▶ [課題文]:
________

| 別名 | 屋久犬 | |||||||||||||||
|---|---|---|---|---|---|---|---|---|---|---|---|---|---|---|---|---|
| 原産地 | ||||||||||||||||
| ||||||||||||||||
| ||||||||||||||||
| イヌ (Canis lupus familiaris) | ||||||||||||||||
屋久島犬(やくしまいぬ)とは、南西諸島の島内、特に屋久島内で交配を続けてできた日本犬の一種。屋久犬(やくいぬ、やくけん、やっけん)ともいう。
日本犬の祖先「縄文犬」の一種ともいわれる[1][2]。島という土地柄、外部から隔離されて島外の犬種との混血が進まず、島内の犬のみで近親交配が行われてできた犬である[3][4]。屋久島では古くから人々にヤクシマザルやヤクシカ、イタチなどの狩猟が盛んに行われた[5]。

________

▶ [課題]:
#1 屋久島犬についての文章で「日本犬の祖先「縄文犬」の一種」から始まる段落を、主な事実を残して箇条書きにまとめよ。
#2 屋久島犬についての文章によると、屋久島犬は別に何と呼ばれるか。
この一覧は課題とは関係がない。

▶ [データ抜粋]:
________

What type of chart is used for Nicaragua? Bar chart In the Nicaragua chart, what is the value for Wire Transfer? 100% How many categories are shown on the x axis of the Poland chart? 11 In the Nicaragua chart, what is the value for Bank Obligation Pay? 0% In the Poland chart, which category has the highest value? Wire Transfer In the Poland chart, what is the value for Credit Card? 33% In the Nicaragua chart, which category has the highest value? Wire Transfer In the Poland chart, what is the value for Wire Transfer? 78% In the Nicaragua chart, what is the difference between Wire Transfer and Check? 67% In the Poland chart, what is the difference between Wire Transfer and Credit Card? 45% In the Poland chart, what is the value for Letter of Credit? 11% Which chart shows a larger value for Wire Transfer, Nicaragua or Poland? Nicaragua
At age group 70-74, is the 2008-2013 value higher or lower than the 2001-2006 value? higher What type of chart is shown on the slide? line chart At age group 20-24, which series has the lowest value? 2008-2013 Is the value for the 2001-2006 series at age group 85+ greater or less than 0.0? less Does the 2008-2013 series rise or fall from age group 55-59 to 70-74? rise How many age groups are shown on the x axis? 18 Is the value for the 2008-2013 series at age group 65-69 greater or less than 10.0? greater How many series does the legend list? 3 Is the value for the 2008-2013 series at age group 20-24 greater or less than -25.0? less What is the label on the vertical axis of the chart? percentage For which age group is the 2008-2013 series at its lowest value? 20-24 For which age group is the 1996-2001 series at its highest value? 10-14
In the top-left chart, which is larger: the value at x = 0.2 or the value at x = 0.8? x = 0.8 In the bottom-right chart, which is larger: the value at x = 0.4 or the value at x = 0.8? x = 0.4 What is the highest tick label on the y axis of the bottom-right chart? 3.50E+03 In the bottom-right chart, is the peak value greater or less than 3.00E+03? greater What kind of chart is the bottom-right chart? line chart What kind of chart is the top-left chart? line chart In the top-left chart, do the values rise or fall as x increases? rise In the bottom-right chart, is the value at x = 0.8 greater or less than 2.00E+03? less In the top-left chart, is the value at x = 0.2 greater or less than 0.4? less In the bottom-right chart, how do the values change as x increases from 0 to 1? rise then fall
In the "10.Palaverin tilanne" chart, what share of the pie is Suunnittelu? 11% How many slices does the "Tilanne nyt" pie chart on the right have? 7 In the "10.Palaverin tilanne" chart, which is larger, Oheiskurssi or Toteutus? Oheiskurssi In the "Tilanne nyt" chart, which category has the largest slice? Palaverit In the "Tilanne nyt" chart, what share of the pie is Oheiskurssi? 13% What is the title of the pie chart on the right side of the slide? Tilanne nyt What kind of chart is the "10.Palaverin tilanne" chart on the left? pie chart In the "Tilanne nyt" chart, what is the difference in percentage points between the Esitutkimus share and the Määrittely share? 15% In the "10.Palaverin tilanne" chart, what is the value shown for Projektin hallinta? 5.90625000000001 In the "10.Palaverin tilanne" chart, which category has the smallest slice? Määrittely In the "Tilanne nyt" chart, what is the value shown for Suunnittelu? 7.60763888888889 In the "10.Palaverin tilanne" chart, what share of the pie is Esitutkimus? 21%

________

▶ [解答]:
#1
- 日本犬の祖先である縄文犬の一種ともいわれる。
- 島なので外部から隔離され、島外の犬種との混血が進まなかった。
- 島内の犬だけで近親交配が行われてできた犬である。
- 屋久島では古くから、ヤクシマザル、ヤクシカ、イタチなどの狩猟が盛んだった。

#2 屋久犬(やくいぬ、やくけん、やっけん)と呼ばれる。